騎士達を前に恐怖に満ちた未来が現実味を帯び、アレシアの体を震わせる。
子ども達も僅かに体を震わせ身を寄せ合っていた。
「やっと、来ましたか」
「お待ちしておりましたよ」
アドルフとフィリスがゆっくりとした調子でそう言い、騎士達を出迎える。
そこに恐怖はさほど見受けられない。
これから死ぬ者とは思えないほど穏やかだった。
騎士達が縄で両手首を縛ろうとした瞬間、リヒトがそれを止めるように騎士に声をかける。
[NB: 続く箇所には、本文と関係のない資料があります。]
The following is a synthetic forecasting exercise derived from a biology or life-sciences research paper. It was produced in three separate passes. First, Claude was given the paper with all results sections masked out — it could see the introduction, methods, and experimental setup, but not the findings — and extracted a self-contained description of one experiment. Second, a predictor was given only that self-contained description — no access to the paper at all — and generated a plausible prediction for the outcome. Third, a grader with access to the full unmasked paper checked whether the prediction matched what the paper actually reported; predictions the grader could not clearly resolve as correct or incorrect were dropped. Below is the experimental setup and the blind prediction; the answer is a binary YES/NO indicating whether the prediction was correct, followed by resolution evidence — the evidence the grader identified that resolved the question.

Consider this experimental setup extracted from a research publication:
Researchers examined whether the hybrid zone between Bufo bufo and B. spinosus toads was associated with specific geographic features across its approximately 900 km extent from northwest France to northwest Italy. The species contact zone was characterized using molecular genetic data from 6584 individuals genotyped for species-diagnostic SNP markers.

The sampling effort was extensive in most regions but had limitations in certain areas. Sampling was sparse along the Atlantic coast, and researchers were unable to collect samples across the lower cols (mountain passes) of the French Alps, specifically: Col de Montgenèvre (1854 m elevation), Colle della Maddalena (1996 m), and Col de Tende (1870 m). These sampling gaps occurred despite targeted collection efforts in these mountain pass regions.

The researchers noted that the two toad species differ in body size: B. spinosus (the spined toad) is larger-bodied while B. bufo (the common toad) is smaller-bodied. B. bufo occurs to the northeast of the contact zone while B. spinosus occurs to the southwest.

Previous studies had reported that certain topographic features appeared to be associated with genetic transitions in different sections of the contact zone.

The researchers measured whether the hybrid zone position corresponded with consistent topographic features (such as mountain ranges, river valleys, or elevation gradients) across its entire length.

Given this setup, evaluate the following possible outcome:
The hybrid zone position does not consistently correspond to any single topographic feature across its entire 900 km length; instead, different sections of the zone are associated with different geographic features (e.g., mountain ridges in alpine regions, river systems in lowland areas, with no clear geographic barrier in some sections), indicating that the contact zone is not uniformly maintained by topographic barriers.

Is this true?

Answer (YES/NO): YES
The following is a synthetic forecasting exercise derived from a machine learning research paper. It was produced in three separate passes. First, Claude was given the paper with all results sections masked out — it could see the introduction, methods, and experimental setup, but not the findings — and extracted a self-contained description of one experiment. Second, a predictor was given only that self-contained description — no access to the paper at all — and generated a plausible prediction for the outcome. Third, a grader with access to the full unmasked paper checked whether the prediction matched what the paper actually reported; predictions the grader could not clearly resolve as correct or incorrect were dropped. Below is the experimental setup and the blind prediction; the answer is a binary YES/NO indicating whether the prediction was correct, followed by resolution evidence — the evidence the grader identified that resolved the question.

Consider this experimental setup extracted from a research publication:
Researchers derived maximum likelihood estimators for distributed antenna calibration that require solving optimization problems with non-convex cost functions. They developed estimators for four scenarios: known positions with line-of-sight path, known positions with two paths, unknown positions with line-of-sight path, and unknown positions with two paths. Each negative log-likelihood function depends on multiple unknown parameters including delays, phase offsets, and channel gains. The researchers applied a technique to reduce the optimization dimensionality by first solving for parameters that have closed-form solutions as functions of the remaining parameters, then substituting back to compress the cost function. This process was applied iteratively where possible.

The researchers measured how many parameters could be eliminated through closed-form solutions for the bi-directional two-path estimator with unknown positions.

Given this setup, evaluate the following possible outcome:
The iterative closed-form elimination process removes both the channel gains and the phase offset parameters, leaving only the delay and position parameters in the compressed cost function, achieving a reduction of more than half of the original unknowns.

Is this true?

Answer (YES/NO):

「どうか、縄で縛らないでいただけませんか。最後くらい、みんなで外を“普通に”歩きたいんです」
その言葉に、リーダーらしき男は言った。
「何を馬鹿なことを言っている。罪人を逃がさぬよう縄で縛るのは、当たり前のことだろう」
「――“罪人”?」
騎士の言葉を聞いた瞬間、アレシアの中で抑え込んでいた何かが、切れた――。
「いつ、誰が、罪を犯したっていうの……? この中の誰が、犯罪を犯したっていうのよ!!」
爆発した感情をそのまま口にするアレシア。
そんな彼女を止めようと口を開いたフィリスだったが、リヒトがそれを止める。
その時フィリスが見た彼の表情は、初めて見るものだった。
――酷く、悲しみに歪んだ顔。
「お前、髪も目も、黒くないな……。闇じゃないのか……?」
騎士が訝しげにアレシアを見る。
だがアレシアは騎士に構う事無く、叫ぶ様に怒りをぶつけた。
「罪人っていうくらいなら、罪状があるはずでしょう? 言ってみなさいよ。それが、“存在すること”だっていうなら、その理由は? 言えないでしょう?! だって何もしてないんだから!!」
アレシアの目に、感情の昂ぶりを表すかのような涙が溢れ出す――。
「ただ普通に暮らして、幸せを望んで――それのどこが、いけないっていうの……。“普通”がただ、欲しかっただけなのに……」
声が震え、目に映る世界が涙に歪んだ。
「あなたたちがやっていることは……罪の無い民を殺す――それこそ、犯罪よ」
憎しみのこもった目で、
だが、返ってきたのは、――嘲笑だった。
「何をほざいている、この娘は」
「――?!」
「“闇”は“悪”だ。悪者は、犯罪をしでかす前に捕まえる事が理想だ。被害者が出ないことに越した事はない。犯罪者――つまり、罪人。罪人はすなわち、――悪。悪は? ――そう、“闇”だ」
まるで諭すようにそう言う騎士。
彼の顔には、その黒く歪んだ優越感に浸った――まさに“悪”と呼ぶに相応しい笑みを浮かべている。
「…………」
アレシアは愕然とした。
何を言っても、通用しない。
彼らにとっての常識の中で、“闇”と“悪”はイコールで繋がってしまっている。
そこに不具合などあるはずもなく、疑問さえ抱く事はない。
――この世界が、“闇”という存在を否定しているのだ。
それをまだ幼い少女の言葉だけで、覆せるはずがない。
アレシアの頭に、悲しい一つの疑問が浮かぶ。
――“闇”は、何の為にこの世界に生を受けたのだろう。
その存在意義が、光と闇――正義と悪の均衡を保つためだけだというのなら。
その役目を果たす“悪”の立場の者は、目の前にいる騎士たちではいけなかったのか――。